The strategy was developed by Rajesh Iyer, an associate professor of marketing and director of the international business programme at Foster College of Business, Bradley University, Illinois, and his Executive MBA students.
Iyer said that a list of recommendations was developed after the students gathered primary and secondary data from potential and existing customers, conducted market research to understand the customer, and performed analyses relating to competitor overviews, mode of entry, and marketing strategies.
The recommendations cover three areas: Technology and infrastructure exploration; image management; and market discovery.
Under the first, exporters have been asked to continue to improve infrastructure to further support production; assess the growth of China's infrastructure and begin to work with local government officials to adapt relevant improvements; continually update technology to further diversify and increase product value; identify additional opportunities through the study of competitors, retailers, and customers; and balance export and domestic revenue channels.
Under 'image management', exporters have been asked to establish a small office of the Tirupur Exporters' Association (TEA), using marketing representatives, in a prime location of the US and join supplier diversity councils to gain access to opportunities; and to establish connections with wholesalers , retailers and brands.
Under 'market discovery', exporters have been asked to increase capacity through investing in the infrastructure of competitors (through outbound foreign direct investments); utilise current, former and perspective customers, including US-based apparel consultants and buyers, to gather feedback, and retool branding and marketing accordingly; participate in trade shows to maximize networking opportunities and increase awareness of the TEA brand; advertise in textile and sourcing journals and publications; and join the US fashion industry association and partner with it at trade shows to gain access to top executives.
Indian SMEs could serve as contract manufacturers for US firms.
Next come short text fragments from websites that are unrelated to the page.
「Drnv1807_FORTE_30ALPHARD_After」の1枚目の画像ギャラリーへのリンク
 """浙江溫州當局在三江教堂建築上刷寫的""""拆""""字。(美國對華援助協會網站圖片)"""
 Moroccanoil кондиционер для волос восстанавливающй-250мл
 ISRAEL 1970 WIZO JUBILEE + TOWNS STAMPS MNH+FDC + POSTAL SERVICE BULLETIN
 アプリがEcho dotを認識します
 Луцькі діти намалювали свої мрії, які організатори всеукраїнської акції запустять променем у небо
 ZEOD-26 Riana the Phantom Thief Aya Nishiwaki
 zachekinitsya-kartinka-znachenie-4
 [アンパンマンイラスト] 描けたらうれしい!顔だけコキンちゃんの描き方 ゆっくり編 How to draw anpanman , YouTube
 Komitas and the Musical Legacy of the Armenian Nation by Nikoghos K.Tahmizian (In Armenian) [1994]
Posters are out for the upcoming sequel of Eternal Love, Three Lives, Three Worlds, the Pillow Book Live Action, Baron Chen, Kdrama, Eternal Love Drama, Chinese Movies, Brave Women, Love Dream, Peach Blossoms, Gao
In some instances, where companies from the US are looking for a presence in the Indian market, they may consider the licensing option with Indian SMEs and, in some cases, joint ventures. This will depend on the size of the firm and the resources it is willing to commit to the Indian market.
US firms are typically skeptical about relationships with Indian companies as there are issues of control and the fear of losing their technology to Indian firms, which warrants close monitoring on intellectual property rights.
However, Iyer has cautioned that Vietnam and Cambodia who have begun to improve their infrastructure could threaten India's competitive position. To reduce this potential risk and advance as the leader in exports, India would benefit by improving the transportation infrastructure and reducing supply chain risks.
Enhancing the efficiency and reliability of India's transportation infrastructure - rail, roads and ports - is a key challenge for Indian SMEs. Iyer has suggested that the sector should look at China's infrastructure modernization and move towards privatization.